# Homework Help: Prove if a < b, there is an irrational inbetween them

1. Apr 30, 2013

### Zondrina

1. The problem statement, all variables and given/known data

No giving up !

The question : http://gyazo.com/08a3726f30e4fb34901dece9755216f3

2. Relevant equations

A lemma and a theorem :

http://gyazo.com/f3b61a9368cca5a7ed78a928a162427f
http://gyazo.com/ca912b6fa01ea6c163c951e03571cecf

The fact $\sqrt{2}$ and $2^{-1/2}$ are irrational.

3. The attempt at a solution

Suppose 0 < b - a. We must show that $\exists x \in ℝ - \mathbb{Q} \space | \space a < x < b$

Since 0 < b - a, we know we can apply theorem 1.3 to find $r \in \mathbb{Q} \space | \frac{a}{\sqrt{2}} < r < \frac{b}{\sqrt{2}}$ because of the denseness of $\mathbb{Q}$.

We know : $ℝ \setminus \mathbb{Q}$ is the set of irrationals.

Also, since $r \in \mathbb{Q}$, we can take $r = \frac{p}{q}$ for some $p, q \in \mathbb{Z}$

This yields $a < \frac{p \sqrt{2}}{q} < b$.

Therefore, because $\frac{p \sqrt{2}}{q} \in ℝ - \mathbb{Q}$ the claim is proven true.

EDIT : Fixed a small error.

Last edited: Apr 30, 2013
2. Apr 30, 2013

### micromass

The proofs is ok.

But, I really don't get this line:

3. Apr 30, 2013

### Zondrina

I was just trying to highlight that it was the set of irrationals.

Do you know how to write backslashes in latex?
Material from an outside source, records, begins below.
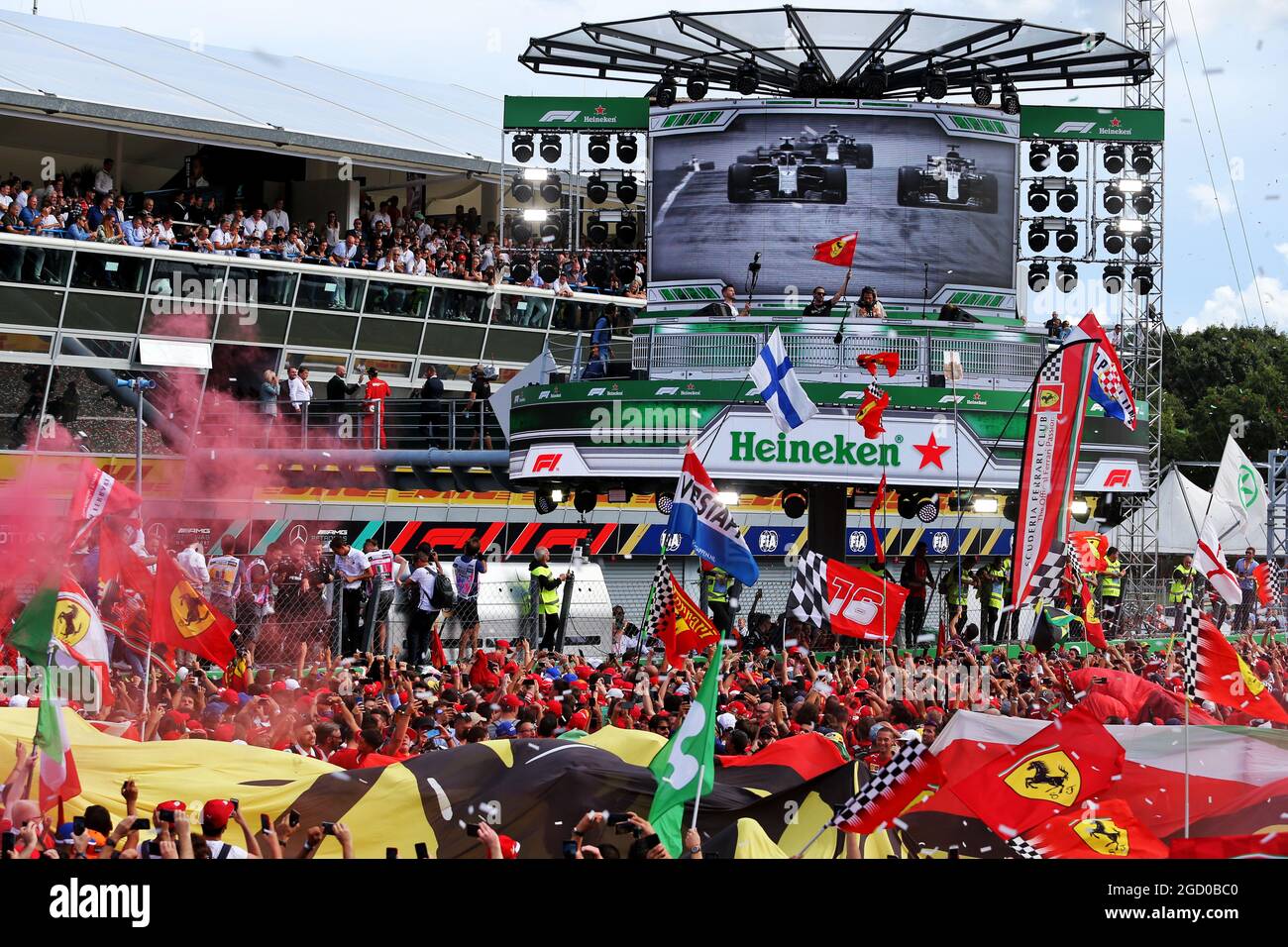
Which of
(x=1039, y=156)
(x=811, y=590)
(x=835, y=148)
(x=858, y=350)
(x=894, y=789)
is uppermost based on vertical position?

I was trying to write R\Q, but it treats '\' like an escape character.

4. Apr 30, 2013

### micromass

OK, but the right-hand side you wrote down really isn't equal to the set of irrationals...

\setminus

5. Apr 30, 2013

### LeonhardEuler

Don't forget that numbers like $\pi$ and e are also irrational (among many others).

6. Apr 30, 2013

### Zondrina

$ℝ \setminus \mathbb{Q}$ Yay :)!

Hmm would general elements look like $c + d \sqrt{e}$ instead then? Trying to get a grasp on what the set elements look like.

7. Apr 30, 2013

### micromass

There is no real good description of general elements of the irrational numbers. Elements like $c+d\sqrt{e}$ are still very special.

The reality is that the set of irrationals is huge. Most elements of the irrational numbers can't be explicitely described.

8. Apr 30, 2013

### VantagePoint72

There is no general way of writing the elements of the irrationals in the way you are trying to do. The transcendental numbers are a subset of the irrationals and they cannot, by definition, be expressed as the roots of polynomials with rational coefficients. We only know the general form of a few families of transcendental numbers. However, we know that almost all real (and complex) numbers are transcendental, so you've only captured a very tiny subset with your definition.